We don’t need CNBC to tell us that approaching the bottom edge of the Crunch Zone will be a bumpy ride. As much as we might hang on every word of their prognostications, neither Cramer, Gartman, Kass nor any of the other familiar cast of characters can tell us whether we will ultimately cross through the Zone or bounce off it, reverse and begin sliding lower again (click on image to enlarge).
You’re familiar with the old saw that “timing is everything”; the next few weeks or maybe months is a perfect time to heed it. This is no time to make new commitments if you’re getting into the market for the first time or are looking to put some idle cash to work. You’ll know when this struggle between bulls and bears, supply and demand, in the “crunch zone” is resolved and you’ll have plenty of time to add new positions to participate in the next trend to higher levels. Don’t fret losing the first few percentage points; consider them insurance against the possibility that the market reverses instead.

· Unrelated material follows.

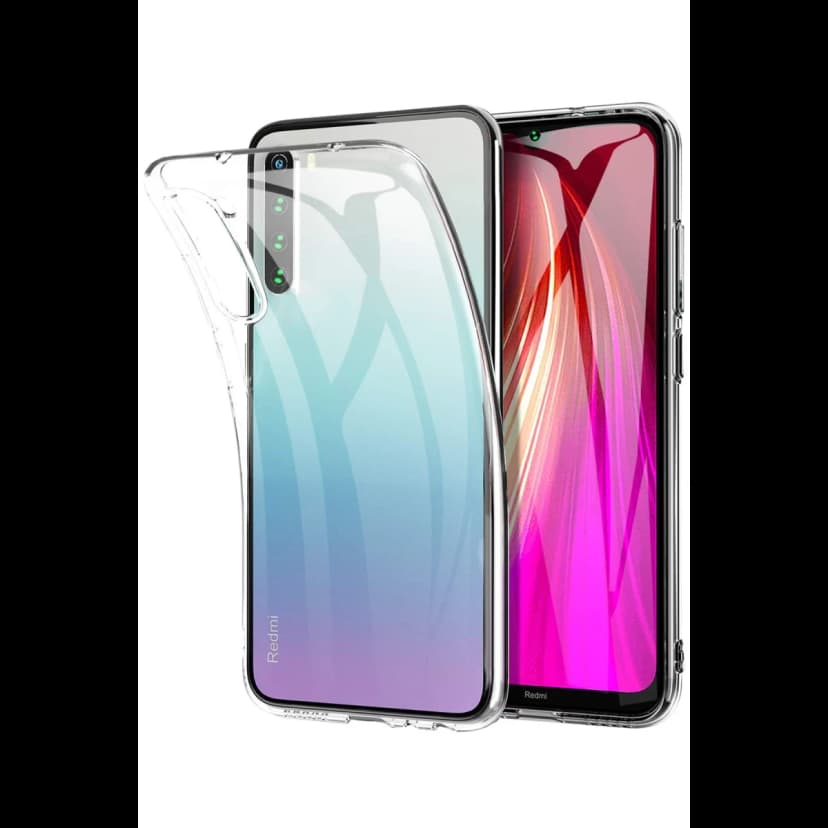 Newface Xiaomi Redmi Note 8 Kılıf Lüx Şeffaf Silikon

On the other hand, I like most of the 70 positions in my Portfolio and don’t see weakness in most of their charts. There’s little reason to unload them and run the risk of losing out on the launch of the next wave higher if the “crunch zone” turns out to be only a milestone rather than an insurmountable wall.
I don’t know about you but I’m currently around 90% invested and have no plans to either unload in anticipation of a correction or bear market or aggressively put the remaining cash to work until this uncertainty is resolved. The Market moves at glacier rather than human speed so we probably won’t know what follows the Crunch Zone interaction until sometime around Fall. This may not be want you want to hear – we all like to see more action – but it’s unfortunately what we’re going to get.